What you will do:
1) In the Spy Kids 2 review, condense the paragraph beginning "About twenty minutes into" into a shorter version that keeps its main facts.
2) Extend the Spy Kids 2 review with the paragraphs that come after its final sentence.

Extracted text:
::::
SPY KIDS 2:  THE ISLAND OF LOST DREAMS
**1/2 (out of ****)
Starring Antonio Banderas, Carla Gugino, Alexa Vega, Daryl Sabara, Mike Judge, Steve Buscemi, Matthew O’Leary, Emily Osment, Holland Taylor, and Ricardo Montalban
Directed & written by Robert Rodriguez
2002 PG

Early on in “Spy Kids 2,” one of the swarmy spies that is competing with Our Heroes comments “a spy’s only as good as his gadgets” (actually, he probably uses the grammatically incorrect “a spy’s only as good as their gadgets,” as if the word “their” is some kind of neuter for he/she, but whatever).  Not surprisingly, by the end of the film, Our Heroes have proven that it is brains and ingenuity, and not simply technology, that allow us to succeed.  Odd, considering that the technology behind “Spy Kids 2” is just as good as the original “
Spy Kids” from 2001, while the cleverness that made the original so enjoyable is still present but diluted.

About twenty minutes into “Spy Kids 2” I realized that I was laughing, but not as often as during “Spy Kids.”  There’s not much else to say, really:  both films involve the standard hokem about spies chasing a MacGuffin, both are saturated in high-tech gizmos, and both involve lots of chases and death-defying stunts.  But I remember laughing almost constantly at the rapid-fire ingenuity of “Spy Kids,” and with the sequel—well, I laughed some.

Returning from “Spy Kids” are the Cortez siblings (Alexa Vega and Daryl Sabara), the children of spies (Antonio Banderas and Carla Gugino), but now spies of their own in the junior division of the OSS.  The film begins with the Cortez family’s strained relations with another spy family, the Giggles, whose father (Mike Judge, creator of “King of the Hill” and “Beavis and Butthead”) has recently been named the head of the OSS.  The younger Giggleses (Matthew O’Leary and Emily Osment) are mired in an unhealthy competition with the Cortezes, and their mission, which they choose to accept, is to retrieve the MacGuffin from the mysterious Island of Lost Secrets.  Waiting for them on the island are all manner of monsters, including a monkey with eight legs (a spider monkey, get it?), a two-headed sea serpent, and angry skeletons.  Responsible for the beasts is a mad scientist (the wonderful motormouth Steve Buscemi, of “Fargo” and “Desperado”), who is terrified of the monsters.  He talks exactly like comic book characters think (“I must save them.  I must!”).  As before, the Cortez parents come to the aid of their offspring, this time aided themselves by a pair of their parents (velvet-voiced Ricardo Montalban and Holland Taylor).  They spend most of the movie in a submarine bickering, and are of almost no consequence to the rest of the action.
::::
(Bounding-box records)
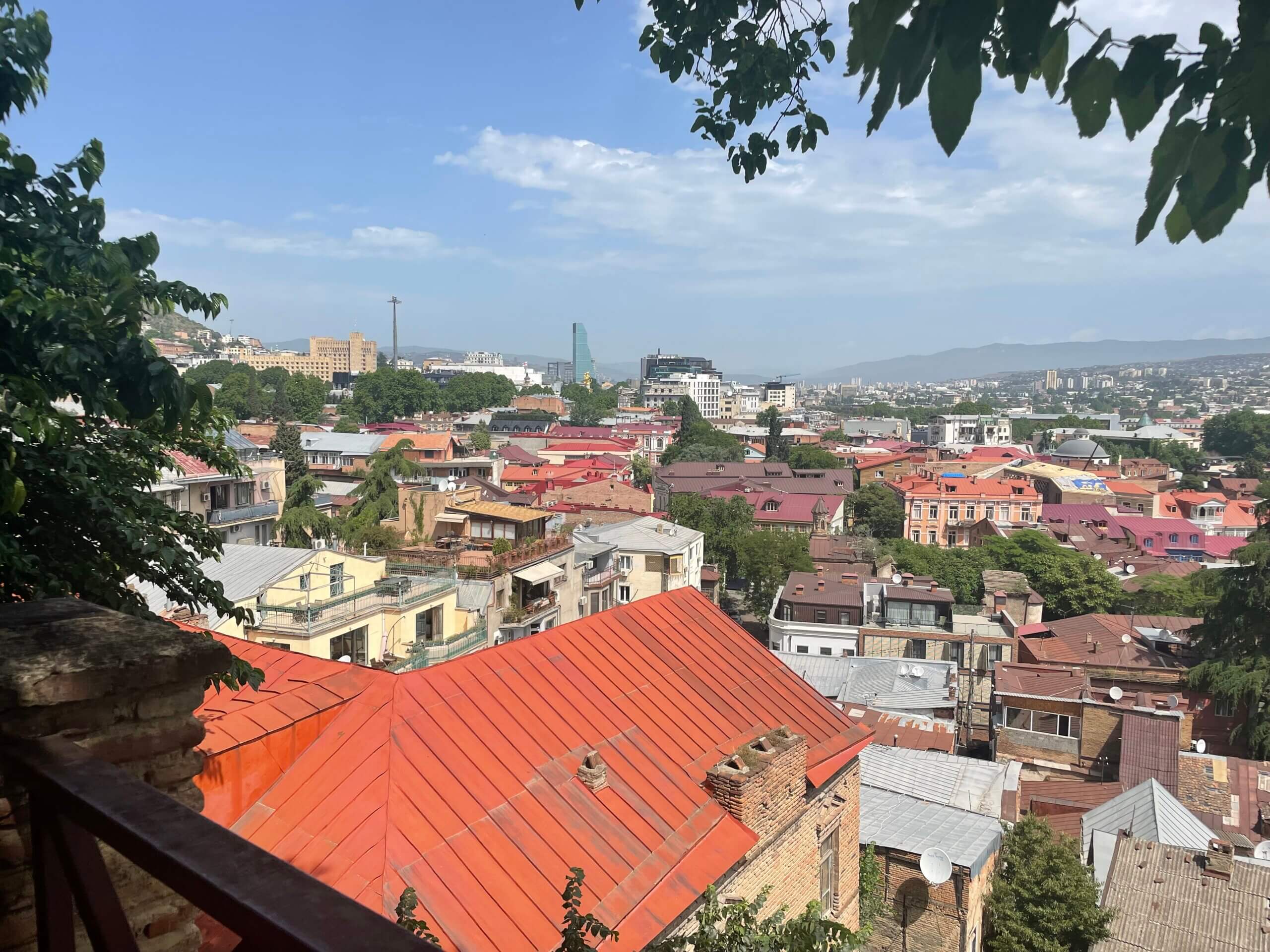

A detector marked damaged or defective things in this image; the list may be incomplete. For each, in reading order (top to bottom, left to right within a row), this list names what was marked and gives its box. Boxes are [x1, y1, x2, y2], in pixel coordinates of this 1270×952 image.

rusty metal handrail [3, 736, 437, 952]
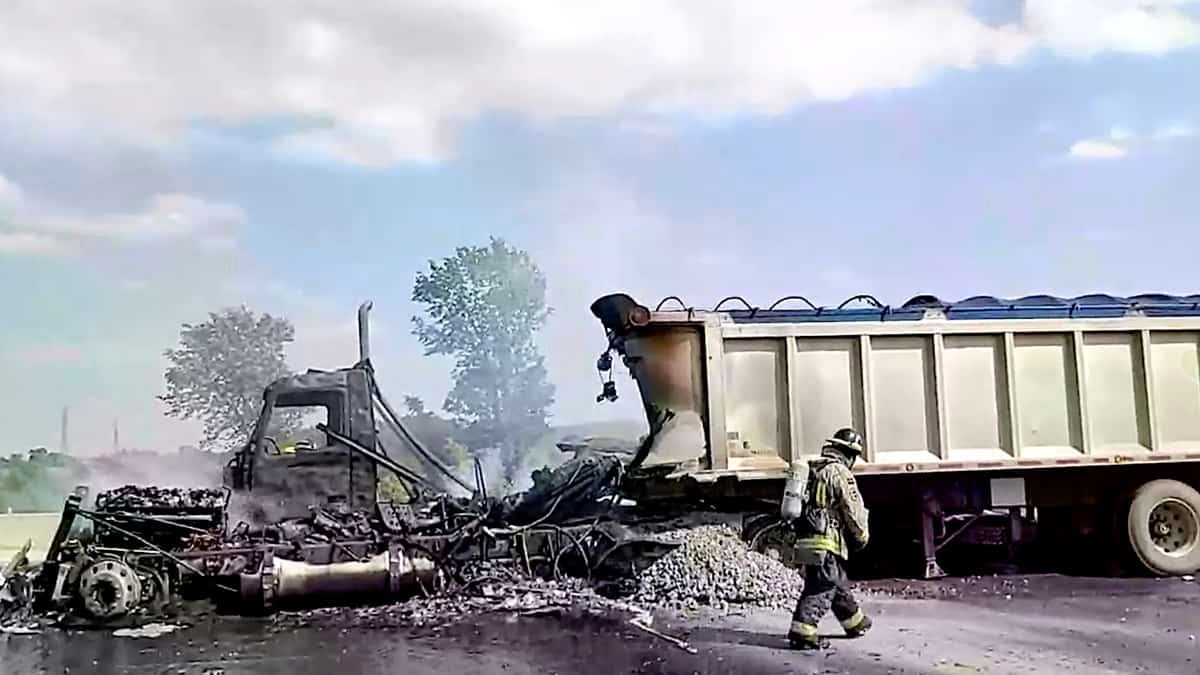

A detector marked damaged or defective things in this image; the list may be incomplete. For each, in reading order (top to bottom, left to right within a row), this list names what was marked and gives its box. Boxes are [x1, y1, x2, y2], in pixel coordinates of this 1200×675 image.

burned truck cab [224, 365, 374, 523]
charred tire [1123, 478, 1200, 571]
burned wheel rim [1142, 497, 1200, 554]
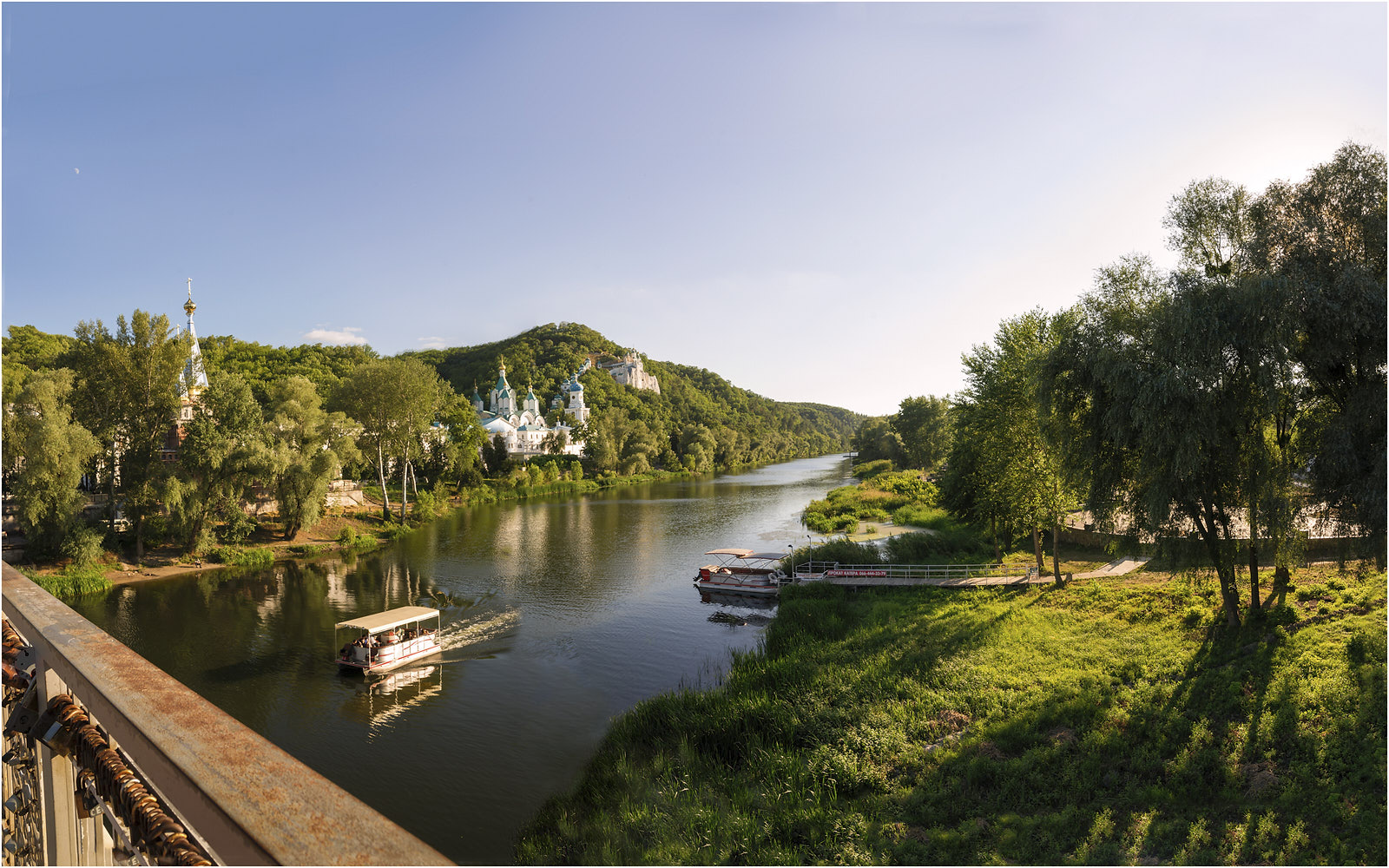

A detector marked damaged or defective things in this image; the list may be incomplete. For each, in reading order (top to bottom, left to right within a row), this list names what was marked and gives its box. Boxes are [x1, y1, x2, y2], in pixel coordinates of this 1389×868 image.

rusted metal beam [1, 566, 450, 861]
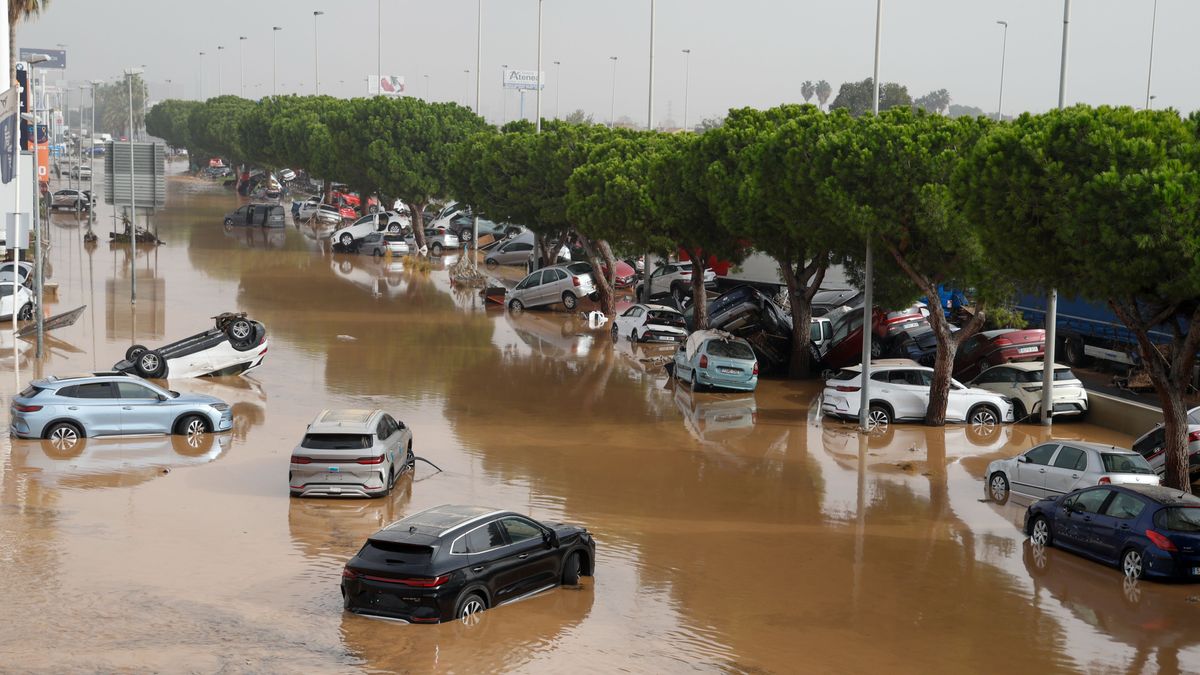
::::
Answers to each task:
1) About twenty minutes into "Spy Kids 2," the reviewer noticed laughing, but less often than during "Spy Kids." Both films share a standard plot of spies chasing a MacGuffin, lots of high-tech gadgets, and many chases and death-defying stunts. The original's rapid-fire ingenuity brought almost constant laughter, while the sequel drew only some.

2)
“Spy Kids 2” is the second major release to be shot entirely on high-definition digital video, the first being “Attack of the Clones.”  Despite the raves made by directors Robert Rodriguez and George Lucas, both films are flatter-looking and less vibrant than the more expensive and time-consuming celluloid of traditional movies.  Still, “Spy Kids 2” has some delightful (and delightfully phony) visuals, including the digital monsters, many of which have been intentionally fashioned to look like the stop-motion creations of the late-great Ray Harryhausen, who was responsible for the effects in “Clash of the Titans” and “Jason and the Argonauts.”  I like it when digital effects support models and erase matte lines, but I don’t like that CGI is gradually taking over and turning everything into a cartoon.  Models and stop-motion beasts really aren’t any more “real” than computer-generated ghouls, but their solidness gives them a weight that CGI images lack.  Maybe it’s simply an aesthetic choice on my part.  Maybe when I see King Kong or Chewbacca I feel like I’m seeing something special.  But a digital creation like Sam Raimi’s “
Spider-Man” looks like just another tentacle of the same self-obsessed beast that’s always coming at me through the computer, television, and video games.

Effects aside, “Spy Kids 2” hurtles along at the same breakneck speed as its predecessor, while siblings Vega and Sabara alternately bicker or say “let’s go.”  The road they follow in “Spy Kids 2” is more a straight-ahead journey than the twists and turns in “Spy Kids,” which makes me think that they should have just landed on the other side of the island.  Gags which kiddies probably won’t get include the movie’s Movie President, who is such a Movie President, and the fact that Sabara carries on a romance with his pre-teen daughter while never referring to her as anything besides The President’s Daughter.  I also liked the climactic waterside fistfight, perhaps in parody of “Mission: Impossible 2,” in which the combatants injure themselves severely by trying the same kung-fu moves at the exact same time.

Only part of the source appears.